### Okunacak metin ###

• Sonuç bulunamadı

2. BÖLÜM

2.1. Amerika Birleşik Devletleri Başkanlık Sistemi Modeli

2.1.4. Amerika Birleşik Devletleri Başkanlık Sisteminin Temel Ögeleri

2.1.4.3. Başkan

ABD’de siyasal rejimin tepesinde “Başkanlık” bulunmaktadır. Teorik olarak başkanlık sistemi, federal devlet yönetiminin ruhuna en fazla bağımsızlık sağlayan sistemdir. Başkanlık kurumu, Amerikan siyasi sisteminin en temel kurumlarından biri, hatta sisteme adını da vermiş olduğu göz önüne alınırsa en temel kurumudur. Bu kurumun ortaya çıkış nedeninin, anayasa yapıcılarının ulusal birliği gerçekleştirmek için güçlü bir yürütme organının gerekliliğine inanmaları olduğu söylenebilir (Çam, 1993: 103). Anayasa’ya göre yürütme gücü ABD Başkanı’nın elinde toplanmıştır. Başkan’ın gücünü belirleyen etkenler, anayasal çatı, siyasal sistemin yapısı, başkanların siyasal yönelimleri ve kişisel karizmaları, Amerikan tarihinin geçirdiği evreler yürütmenin yapısını belirleyen unsurlardır (Parlak ve Caner, 2009: 78).

###

### Yapılacak işler
A: ABD başkanlığı metninde "ABD’de siyasal rejimin" sözlerinin geçtiği yerden başlayın ve "Caner, 2009: 78)." sözlerinden sonra durun. Bu kısmı hiç değiştirmeden yazın.
B: ABD başkanlığı metnine göre şu soruları cevaplayın:
(i) ABD'de siyasal rejimin tepesinde ne bulunuyor?
(ii) Anayasa yapıcıları ulusal birliği sağlamak için neyin gerekli olduğuna inanmış?
(iii) Anayasa'ya göre yürütme gücü kimin elinde toplanmış?

### Çıkarılan veriler ###

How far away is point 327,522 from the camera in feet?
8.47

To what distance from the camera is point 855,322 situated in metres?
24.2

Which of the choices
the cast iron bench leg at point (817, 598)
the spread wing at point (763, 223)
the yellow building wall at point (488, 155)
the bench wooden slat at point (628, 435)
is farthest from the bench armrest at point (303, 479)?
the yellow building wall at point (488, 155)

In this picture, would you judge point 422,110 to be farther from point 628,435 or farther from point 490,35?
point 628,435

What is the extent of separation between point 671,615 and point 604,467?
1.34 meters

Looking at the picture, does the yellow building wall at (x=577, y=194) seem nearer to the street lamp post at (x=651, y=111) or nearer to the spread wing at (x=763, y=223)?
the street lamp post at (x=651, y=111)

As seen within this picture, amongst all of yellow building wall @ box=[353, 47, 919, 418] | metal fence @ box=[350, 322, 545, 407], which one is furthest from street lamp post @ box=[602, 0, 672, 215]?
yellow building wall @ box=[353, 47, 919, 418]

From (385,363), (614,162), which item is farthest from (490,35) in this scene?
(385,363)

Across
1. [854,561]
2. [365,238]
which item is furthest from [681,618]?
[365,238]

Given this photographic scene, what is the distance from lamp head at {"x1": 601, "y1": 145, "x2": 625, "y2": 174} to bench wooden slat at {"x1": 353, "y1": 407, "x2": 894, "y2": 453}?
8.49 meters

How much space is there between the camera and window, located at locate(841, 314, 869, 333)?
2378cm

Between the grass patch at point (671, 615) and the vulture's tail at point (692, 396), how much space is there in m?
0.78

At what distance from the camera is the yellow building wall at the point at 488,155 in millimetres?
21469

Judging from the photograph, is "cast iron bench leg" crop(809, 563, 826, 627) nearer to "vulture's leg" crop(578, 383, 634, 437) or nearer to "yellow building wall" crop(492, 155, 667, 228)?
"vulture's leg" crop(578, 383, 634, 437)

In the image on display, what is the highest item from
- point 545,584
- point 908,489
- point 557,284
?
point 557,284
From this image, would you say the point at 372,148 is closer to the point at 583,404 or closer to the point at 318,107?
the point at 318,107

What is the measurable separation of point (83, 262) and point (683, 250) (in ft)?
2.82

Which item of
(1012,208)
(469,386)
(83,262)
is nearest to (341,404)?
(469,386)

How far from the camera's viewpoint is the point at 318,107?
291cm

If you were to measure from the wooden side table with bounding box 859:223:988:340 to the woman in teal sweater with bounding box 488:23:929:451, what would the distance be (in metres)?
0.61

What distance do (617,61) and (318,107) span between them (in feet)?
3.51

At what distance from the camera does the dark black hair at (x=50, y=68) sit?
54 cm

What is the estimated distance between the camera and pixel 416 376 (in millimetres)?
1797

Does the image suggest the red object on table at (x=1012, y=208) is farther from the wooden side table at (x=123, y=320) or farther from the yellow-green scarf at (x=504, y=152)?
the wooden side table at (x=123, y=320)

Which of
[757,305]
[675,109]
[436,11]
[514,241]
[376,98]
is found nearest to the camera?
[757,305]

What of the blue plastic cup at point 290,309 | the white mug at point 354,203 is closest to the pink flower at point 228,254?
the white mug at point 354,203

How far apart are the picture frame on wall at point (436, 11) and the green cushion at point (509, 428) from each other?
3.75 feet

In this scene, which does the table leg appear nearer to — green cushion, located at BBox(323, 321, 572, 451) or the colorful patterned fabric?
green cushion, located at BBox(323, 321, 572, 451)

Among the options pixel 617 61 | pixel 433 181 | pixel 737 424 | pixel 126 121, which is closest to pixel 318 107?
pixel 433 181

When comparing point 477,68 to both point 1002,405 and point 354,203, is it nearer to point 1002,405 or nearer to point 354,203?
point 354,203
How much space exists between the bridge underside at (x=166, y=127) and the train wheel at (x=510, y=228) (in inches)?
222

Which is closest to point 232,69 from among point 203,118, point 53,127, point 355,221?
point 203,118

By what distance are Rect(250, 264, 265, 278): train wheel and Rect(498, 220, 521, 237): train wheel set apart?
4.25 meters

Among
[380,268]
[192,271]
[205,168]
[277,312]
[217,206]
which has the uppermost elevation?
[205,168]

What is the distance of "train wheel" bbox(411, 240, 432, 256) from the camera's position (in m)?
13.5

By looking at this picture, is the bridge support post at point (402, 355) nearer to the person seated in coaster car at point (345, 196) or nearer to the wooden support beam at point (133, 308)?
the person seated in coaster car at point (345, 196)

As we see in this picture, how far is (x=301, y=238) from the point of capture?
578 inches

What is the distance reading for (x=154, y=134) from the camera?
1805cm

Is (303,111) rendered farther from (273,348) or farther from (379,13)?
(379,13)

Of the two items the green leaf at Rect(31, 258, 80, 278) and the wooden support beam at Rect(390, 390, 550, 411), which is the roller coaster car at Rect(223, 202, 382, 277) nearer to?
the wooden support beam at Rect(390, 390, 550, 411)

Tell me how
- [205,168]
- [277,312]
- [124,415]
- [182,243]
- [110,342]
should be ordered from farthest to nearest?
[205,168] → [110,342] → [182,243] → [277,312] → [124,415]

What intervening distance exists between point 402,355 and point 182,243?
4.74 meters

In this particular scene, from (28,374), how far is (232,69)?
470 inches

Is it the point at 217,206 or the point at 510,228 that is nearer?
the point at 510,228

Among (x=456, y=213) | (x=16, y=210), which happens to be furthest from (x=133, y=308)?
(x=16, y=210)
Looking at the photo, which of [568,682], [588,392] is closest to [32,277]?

###

### Görev cevapları
A:
ABD’de siyasal rejimin tepesinde “Başkanlık” bulunmaktadır. Teorik olarak başkanlık sistemi, federal devlet yönetiminin ruhuna en fazla bağımsızlık sağlayan sistemdir. Başkanlık kurumu, Amerikan siyasi sisteminin en temel kurumlarından biri, hatta sisteme adını da vermiş olduğu göz önüne alınırsa en temel kurumudur. Bu kurumun ortaya çıkış nedeninin, anayasa yapıcılarının ulusal birliği gerçekleştirmek için güçlü bir yürütme organının gerekliliğine inanmaları olduğu söylenebilir (Çam, 1993: 103). Anayasa’ya göre yürütme gücü ABD Başkanı’nın elinde toplanmıştır. Başkan’ın gücünü belirleyen etkenler, anayasal çatı, siyasal sistemin yapısı, başkanların siyasal yönelimleri ve kişisel karizmaları, Amerikan tarihinin geçirdiği evreler yürütmenin yapısını belirleyen unsurlardır (Parlak ve Caner, 2009: 78).

B:
(i) Başkanlık
(ii) Güçlü bir yürütme organının
(iii) ABD Başkanı'nın elinde